Published: 19 January 2010

Abstract

Background

It is estimated that over 8 million people in the United Kingdom suffer from osteoarthritis. These patients may require orthopaedic surgical intervention to help alleviate their clinical condition. Investigations presented here was to test the hypothesis that total hip replacement (THR) and total knee replacement (TKR) orthopaedic surgery result in changes to leukocyte and endothelial markers thus increasing inflammatory reactions postoperatively.

Methods

During this 'pilot study', ten test subjects were all scheduled for THR or TKR elective surgery due to osteoarthritis. Leukocyte concentrations were measured using an automated full blood count analyser.
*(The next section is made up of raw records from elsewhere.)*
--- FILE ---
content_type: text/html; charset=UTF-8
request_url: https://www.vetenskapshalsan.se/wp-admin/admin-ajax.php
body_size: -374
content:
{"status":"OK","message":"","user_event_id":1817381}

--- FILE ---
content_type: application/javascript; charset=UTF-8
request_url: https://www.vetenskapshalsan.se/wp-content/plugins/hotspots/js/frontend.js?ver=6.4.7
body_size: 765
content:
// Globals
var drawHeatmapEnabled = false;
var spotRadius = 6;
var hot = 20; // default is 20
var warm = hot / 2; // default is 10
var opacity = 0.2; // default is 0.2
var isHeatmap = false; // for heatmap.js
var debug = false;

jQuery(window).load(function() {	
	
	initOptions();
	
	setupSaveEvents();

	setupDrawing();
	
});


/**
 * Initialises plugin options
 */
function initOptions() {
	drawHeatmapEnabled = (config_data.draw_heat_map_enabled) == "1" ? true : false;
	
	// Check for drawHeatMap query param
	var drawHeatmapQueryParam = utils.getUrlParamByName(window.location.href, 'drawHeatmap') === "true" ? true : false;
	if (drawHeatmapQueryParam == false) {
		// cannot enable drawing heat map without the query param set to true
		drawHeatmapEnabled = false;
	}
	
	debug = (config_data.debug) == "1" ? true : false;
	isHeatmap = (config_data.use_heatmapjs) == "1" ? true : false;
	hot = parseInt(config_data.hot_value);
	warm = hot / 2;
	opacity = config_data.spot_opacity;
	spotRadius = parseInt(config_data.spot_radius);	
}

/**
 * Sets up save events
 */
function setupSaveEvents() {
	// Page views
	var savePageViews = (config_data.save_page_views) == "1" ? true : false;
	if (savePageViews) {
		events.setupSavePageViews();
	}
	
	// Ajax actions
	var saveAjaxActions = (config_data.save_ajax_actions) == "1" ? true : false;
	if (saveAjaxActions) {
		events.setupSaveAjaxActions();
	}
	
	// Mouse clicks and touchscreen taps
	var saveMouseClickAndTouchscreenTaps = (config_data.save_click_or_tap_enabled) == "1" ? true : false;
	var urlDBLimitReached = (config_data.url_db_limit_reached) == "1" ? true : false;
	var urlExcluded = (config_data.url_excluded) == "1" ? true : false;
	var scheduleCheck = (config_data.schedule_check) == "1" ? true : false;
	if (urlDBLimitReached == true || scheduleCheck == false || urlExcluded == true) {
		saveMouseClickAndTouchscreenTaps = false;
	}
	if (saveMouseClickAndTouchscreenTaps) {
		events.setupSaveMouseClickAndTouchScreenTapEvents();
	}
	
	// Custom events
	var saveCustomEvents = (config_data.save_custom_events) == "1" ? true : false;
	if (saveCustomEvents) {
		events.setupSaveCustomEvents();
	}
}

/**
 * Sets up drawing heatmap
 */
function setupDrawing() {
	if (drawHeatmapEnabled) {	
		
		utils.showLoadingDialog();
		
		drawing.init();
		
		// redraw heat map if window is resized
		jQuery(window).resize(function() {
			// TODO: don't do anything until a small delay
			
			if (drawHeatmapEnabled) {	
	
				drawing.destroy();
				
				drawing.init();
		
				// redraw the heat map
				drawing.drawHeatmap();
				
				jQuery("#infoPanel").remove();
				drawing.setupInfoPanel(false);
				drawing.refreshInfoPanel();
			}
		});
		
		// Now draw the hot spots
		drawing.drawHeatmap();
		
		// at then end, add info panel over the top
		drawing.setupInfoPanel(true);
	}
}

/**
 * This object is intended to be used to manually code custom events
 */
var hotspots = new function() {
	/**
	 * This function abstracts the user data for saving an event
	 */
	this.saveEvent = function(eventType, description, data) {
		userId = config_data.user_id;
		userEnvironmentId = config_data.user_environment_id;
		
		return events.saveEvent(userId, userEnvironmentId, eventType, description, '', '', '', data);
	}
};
Leukocyte CD11b (Mac-1) and CD62L cell surface expression, intracellular production of H2O2 and elastase were measured as markers of leukocyte function. Von Willebrand factor (vWF) and soluble intercellular adhesion molecule-1 (sICAM-1) were measured as markers of endothelial activation.

Results

The results obtained during this study demonstrate that THR and TKR orthopaedic surgery result in similar changes of leukocyte and endothelial markers, suggestive of increased inflammatory reactions postoperatively. Specifically, THR and TKR surgery resulted in a leukocytosis, this being demonstrated by an increase in the total leukocyte concentration following surgery. Evidence of leukocyte activation was demonstrated by a decrease in CD62L expression and an increase in CD11b expression by neutrophils and monocytes respectively. An increase in the intracellular H2O2 production by neutrophils and monocytes and in the leukocyte elastase concentrations was also evident of leukocyte activation following orthopaedic surgery. With respect to endothelial activation, increases in vWF and sICAM-1 concentrations were demonstrated following surgery.

Conclusion

In general it appeared that most of the leukocyte and endothelial markers measured during these studies peaked between days 1-3 postoperatively. It is proposed that by allowing orthopaedic surgeons access to alternative laboratory markers such as CD11b, H2O2 and elastase, CD62L, vWF and sICAM-1, an accurate assessment of the extent of inflammation due to surgery per se could be made. Ultimately, the leukocyte and endothelial markers assessed during this investigation may have a role in monitoring potential infectious complications that can occur during the postoperative period.